• Exercise objective:
Repeat word for word the records from the line that contains "Carterpan Honda CB 650" through the line that contains "Music director to", leaving out the pictures.

• Material supplied:
········

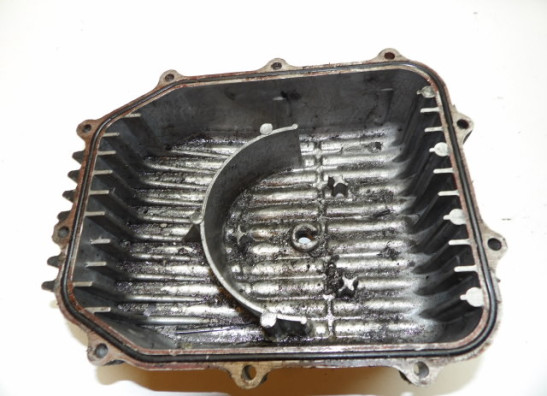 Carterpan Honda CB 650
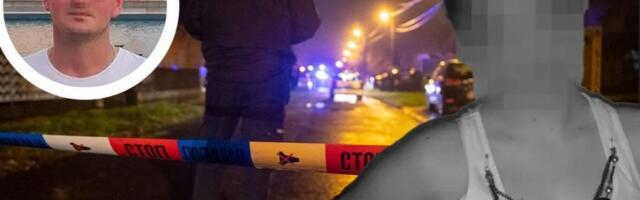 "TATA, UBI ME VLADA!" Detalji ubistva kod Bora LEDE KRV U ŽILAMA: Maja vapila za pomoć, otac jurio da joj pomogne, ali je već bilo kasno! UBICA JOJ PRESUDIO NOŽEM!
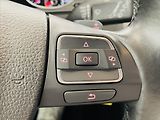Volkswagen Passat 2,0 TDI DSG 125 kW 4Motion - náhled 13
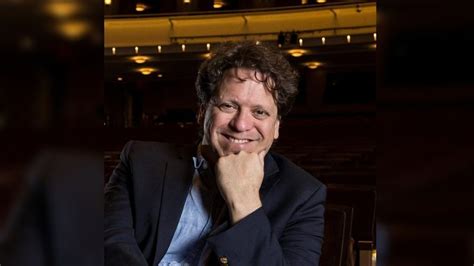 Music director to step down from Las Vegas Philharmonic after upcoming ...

········

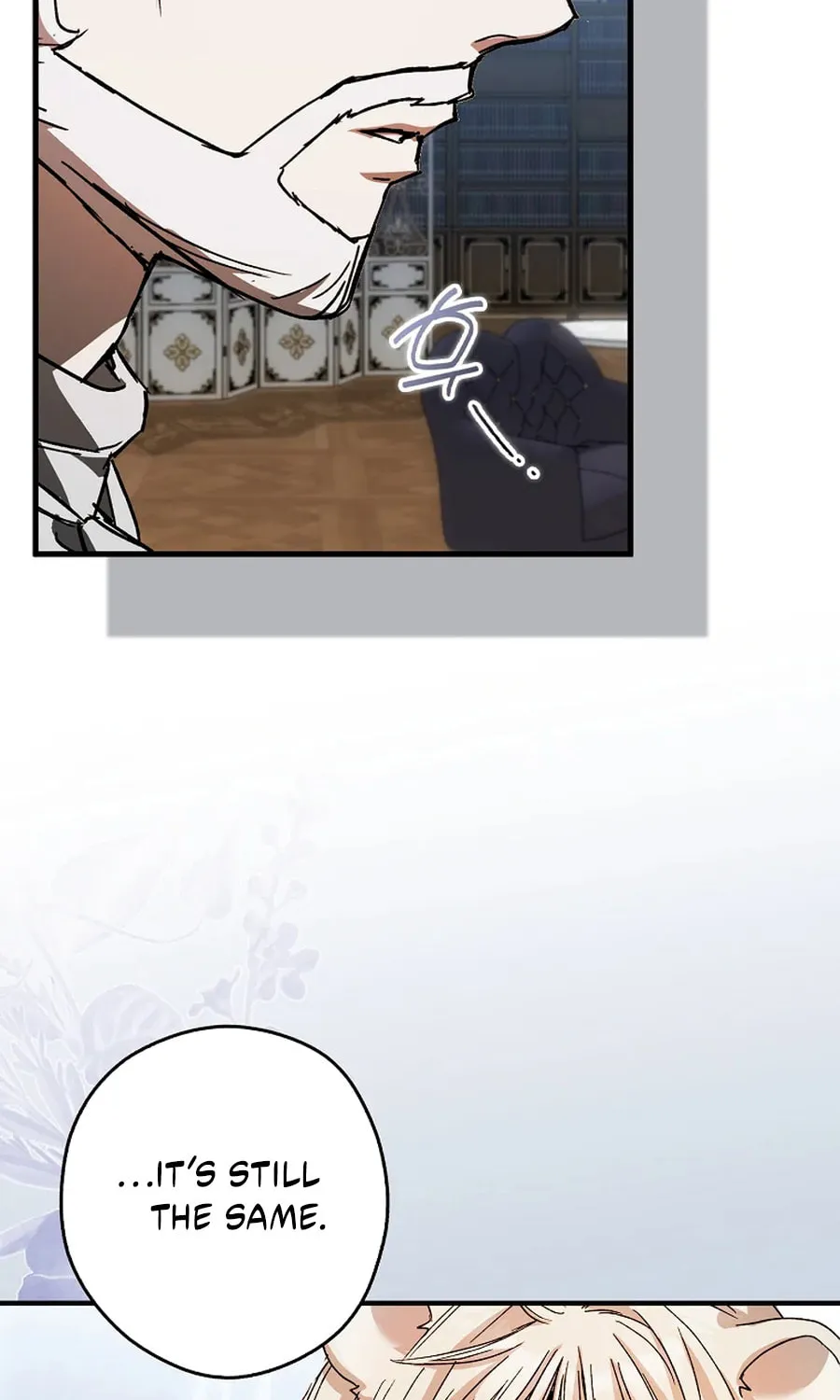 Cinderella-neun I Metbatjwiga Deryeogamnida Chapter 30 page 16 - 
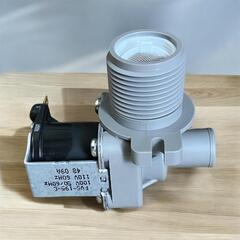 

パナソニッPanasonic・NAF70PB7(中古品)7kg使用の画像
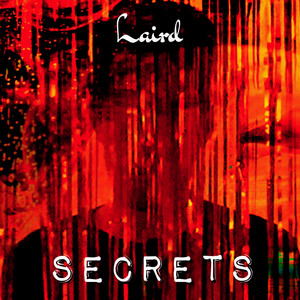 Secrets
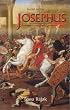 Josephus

········

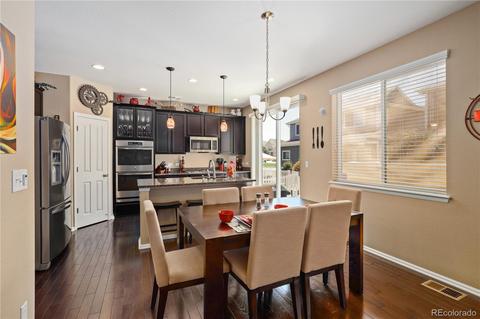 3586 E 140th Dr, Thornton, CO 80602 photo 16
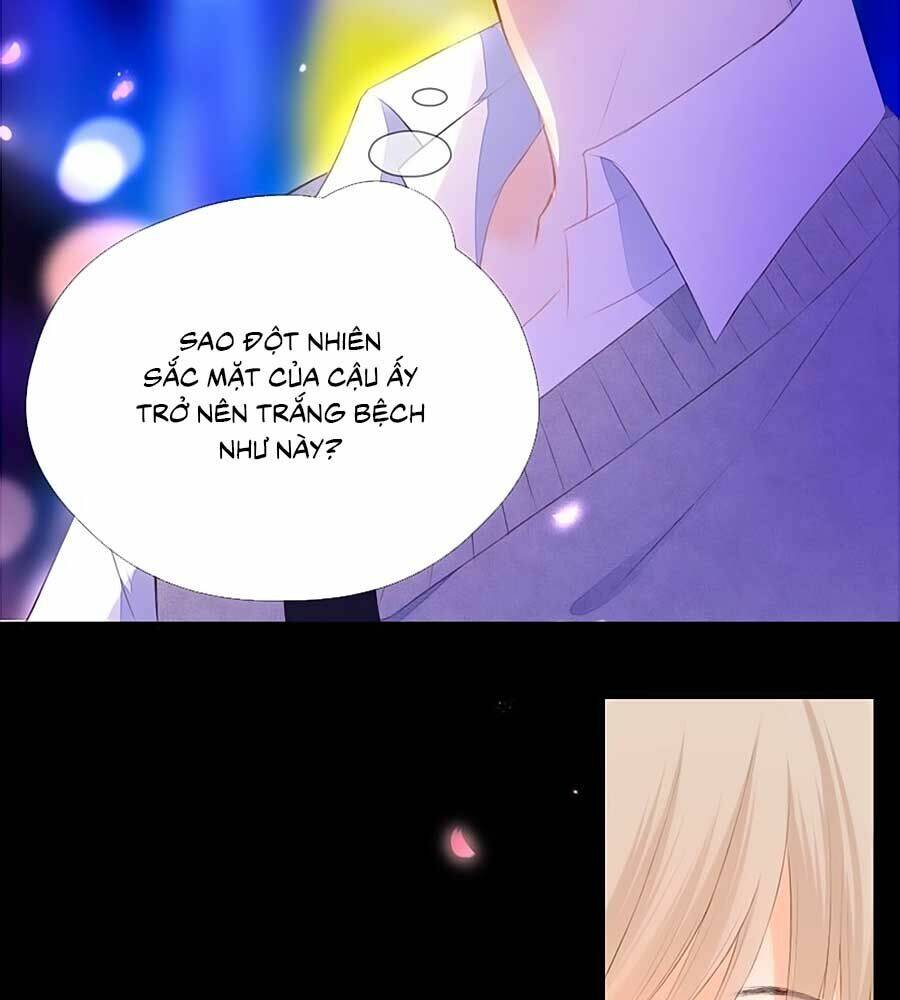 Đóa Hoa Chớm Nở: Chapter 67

········

• Your solution:
 Carterpan Honda CB 650
 "TATA, UBI ME VLADA!" Detalji ubistva kod Bora LEDE KRV U ŽILAMA: Maja vapila za pomoć, otac jurio da joj pomogne, ali je već bilo kasno! UBICA JOJ PRESUDIO NOŽEM!
Volkswagen Passat 2,0 TDI DSG 125 kW 4Motion - náhled 13
 Music director to step down from Las Vegas Philharmonic after upcoming ...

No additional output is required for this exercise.